Inbound Filter - DKIM Verification Targets
The DKIM Inspection List (page header: DKIM Verification Targets) lists domains whose mail SGuard must verify against the sender's DKIM signature. Mail from a listed domain that fails DKIM verification is rejected or routed to the Block DKIM mailbox.
Page Layout
The page header reads Inbound Filter - DKIM Verification Targets. The sidebar entry uses the shorter label DKIM Inspection List.
Search Criteria
A two-field search bar:
| Field | Purpose |
|---|---|
| Domain | Free-text input — narrow by the domain being verified |
| Registrant | Free-text input — narrow by who created the rule |
A blue Search button applies the filters.
Action Bar
A counter (for example TOTAL - 0) is followed by:
| Button | Purpose |
|---|---|
| Add | Open the Add DKIM Verification Target dialog |
| Delete | Delete the targets selected by the row checkboxes |
The View 30 dropdown on the right controls page size.
Columns
| Column | Description |
|---|---|
| ☐ | Row selection checkbox |
| No. | Sequential row number |
| Group | Group the verification target applies to |
| Domain | The domain whose mail must pass DKIM verification |
| Registrant | Administrator who added the target |
| Registered Date | Timestamp the target was added |
How DKIM Verification Works
DKIM (DomainKeys Identified Mail) lets a sending domain cryptographically sign its outbound mail.
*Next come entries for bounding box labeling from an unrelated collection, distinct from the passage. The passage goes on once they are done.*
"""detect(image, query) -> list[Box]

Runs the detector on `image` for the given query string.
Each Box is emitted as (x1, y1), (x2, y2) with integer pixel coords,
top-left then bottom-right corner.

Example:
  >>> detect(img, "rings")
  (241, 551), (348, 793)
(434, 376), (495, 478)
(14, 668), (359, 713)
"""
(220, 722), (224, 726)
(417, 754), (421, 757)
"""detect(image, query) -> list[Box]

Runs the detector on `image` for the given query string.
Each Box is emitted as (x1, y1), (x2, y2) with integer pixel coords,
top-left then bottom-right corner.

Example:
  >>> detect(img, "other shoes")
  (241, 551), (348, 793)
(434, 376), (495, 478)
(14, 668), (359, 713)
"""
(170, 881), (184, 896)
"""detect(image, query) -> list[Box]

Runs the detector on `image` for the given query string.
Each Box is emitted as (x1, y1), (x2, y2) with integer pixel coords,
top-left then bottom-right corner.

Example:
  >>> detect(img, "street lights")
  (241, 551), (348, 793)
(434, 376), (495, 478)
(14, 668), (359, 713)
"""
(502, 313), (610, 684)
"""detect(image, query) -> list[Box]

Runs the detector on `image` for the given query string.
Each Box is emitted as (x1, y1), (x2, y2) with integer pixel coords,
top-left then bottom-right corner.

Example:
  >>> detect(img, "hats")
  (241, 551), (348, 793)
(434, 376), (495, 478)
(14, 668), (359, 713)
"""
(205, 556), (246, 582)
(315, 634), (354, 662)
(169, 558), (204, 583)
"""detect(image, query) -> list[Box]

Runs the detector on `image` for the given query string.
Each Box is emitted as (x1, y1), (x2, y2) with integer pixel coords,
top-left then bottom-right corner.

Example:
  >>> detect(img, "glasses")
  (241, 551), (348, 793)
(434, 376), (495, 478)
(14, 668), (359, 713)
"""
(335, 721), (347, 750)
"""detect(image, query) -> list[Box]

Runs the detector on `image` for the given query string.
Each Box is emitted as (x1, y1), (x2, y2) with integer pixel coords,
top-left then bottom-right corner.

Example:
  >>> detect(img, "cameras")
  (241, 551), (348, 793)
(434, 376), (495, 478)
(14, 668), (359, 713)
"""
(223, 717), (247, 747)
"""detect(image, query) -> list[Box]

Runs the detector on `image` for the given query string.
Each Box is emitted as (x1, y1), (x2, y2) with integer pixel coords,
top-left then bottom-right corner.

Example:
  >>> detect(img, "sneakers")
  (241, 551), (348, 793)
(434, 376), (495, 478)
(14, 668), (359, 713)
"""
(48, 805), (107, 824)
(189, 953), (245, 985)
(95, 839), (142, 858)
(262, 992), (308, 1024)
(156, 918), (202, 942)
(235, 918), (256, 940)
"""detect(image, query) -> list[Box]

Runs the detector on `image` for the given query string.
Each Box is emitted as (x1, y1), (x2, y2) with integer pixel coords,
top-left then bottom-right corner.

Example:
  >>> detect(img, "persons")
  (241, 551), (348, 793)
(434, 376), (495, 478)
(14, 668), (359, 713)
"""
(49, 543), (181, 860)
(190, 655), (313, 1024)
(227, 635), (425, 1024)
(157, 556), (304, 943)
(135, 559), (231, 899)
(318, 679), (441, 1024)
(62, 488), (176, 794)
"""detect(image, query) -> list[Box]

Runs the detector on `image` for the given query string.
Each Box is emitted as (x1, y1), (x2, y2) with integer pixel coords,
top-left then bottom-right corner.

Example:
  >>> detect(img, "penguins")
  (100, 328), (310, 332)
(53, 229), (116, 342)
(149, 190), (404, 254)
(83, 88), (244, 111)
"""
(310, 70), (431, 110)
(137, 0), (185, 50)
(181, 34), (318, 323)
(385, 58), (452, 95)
The receiver verifies the signature against a public key published in the sender's DNS. A passing signature proves that:
- The mail genuinely originated from the claimed domain
- The mail body and key headers were not modified in transit
Adding a domain to this list tells SGuard: "Any mail claiming to be from this domain must produce a valid DKIM signature. Reject anything that does not." This is the strongest defense against spoofing for the listed domain.
When to Use
Add a domain to this list when:
- The domain belongs to a high-value sender (your company, key partners, financial institutions)
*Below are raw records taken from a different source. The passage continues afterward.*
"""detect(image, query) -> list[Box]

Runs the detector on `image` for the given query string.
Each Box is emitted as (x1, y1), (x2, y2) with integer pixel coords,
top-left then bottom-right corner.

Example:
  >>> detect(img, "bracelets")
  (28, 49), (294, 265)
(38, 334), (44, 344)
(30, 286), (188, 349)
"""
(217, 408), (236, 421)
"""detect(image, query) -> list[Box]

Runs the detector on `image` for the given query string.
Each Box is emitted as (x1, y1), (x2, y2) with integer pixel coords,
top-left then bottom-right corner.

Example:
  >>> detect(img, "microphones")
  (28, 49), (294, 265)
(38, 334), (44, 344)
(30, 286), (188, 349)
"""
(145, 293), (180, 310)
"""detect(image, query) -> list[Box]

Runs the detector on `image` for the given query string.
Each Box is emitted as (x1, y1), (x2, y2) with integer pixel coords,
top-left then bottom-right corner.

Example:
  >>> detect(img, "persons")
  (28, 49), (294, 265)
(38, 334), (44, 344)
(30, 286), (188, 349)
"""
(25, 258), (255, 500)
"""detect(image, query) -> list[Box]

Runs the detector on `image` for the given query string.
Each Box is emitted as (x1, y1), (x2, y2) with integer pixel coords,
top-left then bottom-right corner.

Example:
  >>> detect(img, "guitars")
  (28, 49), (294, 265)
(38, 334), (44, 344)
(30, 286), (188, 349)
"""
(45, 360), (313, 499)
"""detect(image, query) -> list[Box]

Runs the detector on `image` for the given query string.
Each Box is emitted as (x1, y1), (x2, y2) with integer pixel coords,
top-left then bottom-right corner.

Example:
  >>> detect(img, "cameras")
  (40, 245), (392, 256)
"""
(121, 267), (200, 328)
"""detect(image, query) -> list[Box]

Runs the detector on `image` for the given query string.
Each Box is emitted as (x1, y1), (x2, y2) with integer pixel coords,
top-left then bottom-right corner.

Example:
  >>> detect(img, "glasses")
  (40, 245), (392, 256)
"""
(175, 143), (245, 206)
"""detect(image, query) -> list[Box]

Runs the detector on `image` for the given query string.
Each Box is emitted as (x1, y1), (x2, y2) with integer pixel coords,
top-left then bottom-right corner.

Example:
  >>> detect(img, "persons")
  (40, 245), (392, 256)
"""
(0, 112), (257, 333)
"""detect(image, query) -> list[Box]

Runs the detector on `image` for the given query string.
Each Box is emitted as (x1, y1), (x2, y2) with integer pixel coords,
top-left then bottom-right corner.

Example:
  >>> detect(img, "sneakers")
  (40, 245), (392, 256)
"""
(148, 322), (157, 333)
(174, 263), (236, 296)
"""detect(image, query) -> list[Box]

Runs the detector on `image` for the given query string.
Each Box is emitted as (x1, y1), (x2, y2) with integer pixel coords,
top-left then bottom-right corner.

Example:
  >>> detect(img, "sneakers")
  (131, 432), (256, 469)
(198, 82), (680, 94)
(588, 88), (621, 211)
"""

- The domain has published a DKIM record in DNS — verification is impossible without one
- You have confirmed the domain's mail systems sign every outbound message
Do not add a domain whose mail systems do not sign every message. Mail from forwarders, mailing lists, or older systems frequently arrives without a DKIM signature even when the domain has published a key — listing such domains will reject legitimate mail.
The mail rejected by this rule lands in the Block DKIM mailbox, not the Spam mailbox. Review that mailbox after adding a new target to catch false positives.